▸ **Problem to work on**:
Lift out each line of the data that holds "forgetting".

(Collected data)

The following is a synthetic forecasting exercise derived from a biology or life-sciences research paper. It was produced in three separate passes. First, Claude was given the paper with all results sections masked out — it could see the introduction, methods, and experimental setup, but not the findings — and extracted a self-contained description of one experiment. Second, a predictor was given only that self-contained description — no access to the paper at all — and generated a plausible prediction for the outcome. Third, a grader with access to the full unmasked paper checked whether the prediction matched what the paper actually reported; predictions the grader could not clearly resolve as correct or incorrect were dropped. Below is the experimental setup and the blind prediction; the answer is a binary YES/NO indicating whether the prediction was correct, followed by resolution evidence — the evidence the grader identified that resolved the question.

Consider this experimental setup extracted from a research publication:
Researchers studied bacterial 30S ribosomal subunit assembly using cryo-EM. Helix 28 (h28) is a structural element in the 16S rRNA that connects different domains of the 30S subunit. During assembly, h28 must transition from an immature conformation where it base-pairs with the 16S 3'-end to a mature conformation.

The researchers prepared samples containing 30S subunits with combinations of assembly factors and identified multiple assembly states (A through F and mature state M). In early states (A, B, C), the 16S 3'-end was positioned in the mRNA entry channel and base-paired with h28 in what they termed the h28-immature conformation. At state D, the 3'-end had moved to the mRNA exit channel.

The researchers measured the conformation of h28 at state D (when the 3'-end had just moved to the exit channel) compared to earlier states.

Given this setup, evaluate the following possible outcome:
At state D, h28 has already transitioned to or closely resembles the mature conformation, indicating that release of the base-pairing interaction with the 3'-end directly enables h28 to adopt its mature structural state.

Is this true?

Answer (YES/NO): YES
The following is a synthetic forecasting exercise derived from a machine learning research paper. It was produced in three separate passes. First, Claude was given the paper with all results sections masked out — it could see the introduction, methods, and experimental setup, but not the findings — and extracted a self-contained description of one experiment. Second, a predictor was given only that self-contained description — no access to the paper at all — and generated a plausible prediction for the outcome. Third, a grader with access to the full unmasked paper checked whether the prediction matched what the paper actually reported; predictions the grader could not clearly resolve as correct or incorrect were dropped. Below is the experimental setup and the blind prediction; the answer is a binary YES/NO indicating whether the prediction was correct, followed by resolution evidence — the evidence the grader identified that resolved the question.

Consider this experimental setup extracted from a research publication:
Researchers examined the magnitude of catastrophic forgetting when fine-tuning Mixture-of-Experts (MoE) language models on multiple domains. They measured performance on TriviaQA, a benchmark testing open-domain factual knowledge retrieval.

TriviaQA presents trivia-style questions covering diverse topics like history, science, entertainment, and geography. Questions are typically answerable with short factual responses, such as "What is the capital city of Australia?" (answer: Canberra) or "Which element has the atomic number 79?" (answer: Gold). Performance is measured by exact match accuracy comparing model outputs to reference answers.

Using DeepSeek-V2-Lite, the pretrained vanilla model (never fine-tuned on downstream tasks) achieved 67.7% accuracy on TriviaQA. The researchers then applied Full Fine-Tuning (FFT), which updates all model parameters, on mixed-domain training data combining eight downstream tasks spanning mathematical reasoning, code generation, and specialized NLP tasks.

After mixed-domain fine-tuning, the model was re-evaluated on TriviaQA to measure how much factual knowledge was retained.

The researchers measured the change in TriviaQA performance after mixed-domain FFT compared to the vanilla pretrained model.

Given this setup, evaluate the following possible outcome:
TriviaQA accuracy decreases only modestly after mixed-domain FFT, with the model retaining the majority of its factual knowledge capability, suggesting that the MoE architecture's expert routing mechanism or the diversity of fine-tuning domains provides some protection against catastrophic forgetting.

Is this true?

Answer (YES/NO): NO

▸ **Solution to this problem**:
Researchers examined the magnitude of catastrophic forgetting when fine-tuning Mixture-of-Experts (MoE) language models on multiple domains. They measured performance on TriviaQA, a benchmark testing open-domain factual knowledge retrieval.
TriviaQA accuracy decreases only modestly after mixed-domain FFT, with the model retaining the majority of its factual knowledge capability, suggesting that the MoE architecture's expert routing mechanism or the diversity of fine-tuning domains provides some protection against catastrophic forgetting.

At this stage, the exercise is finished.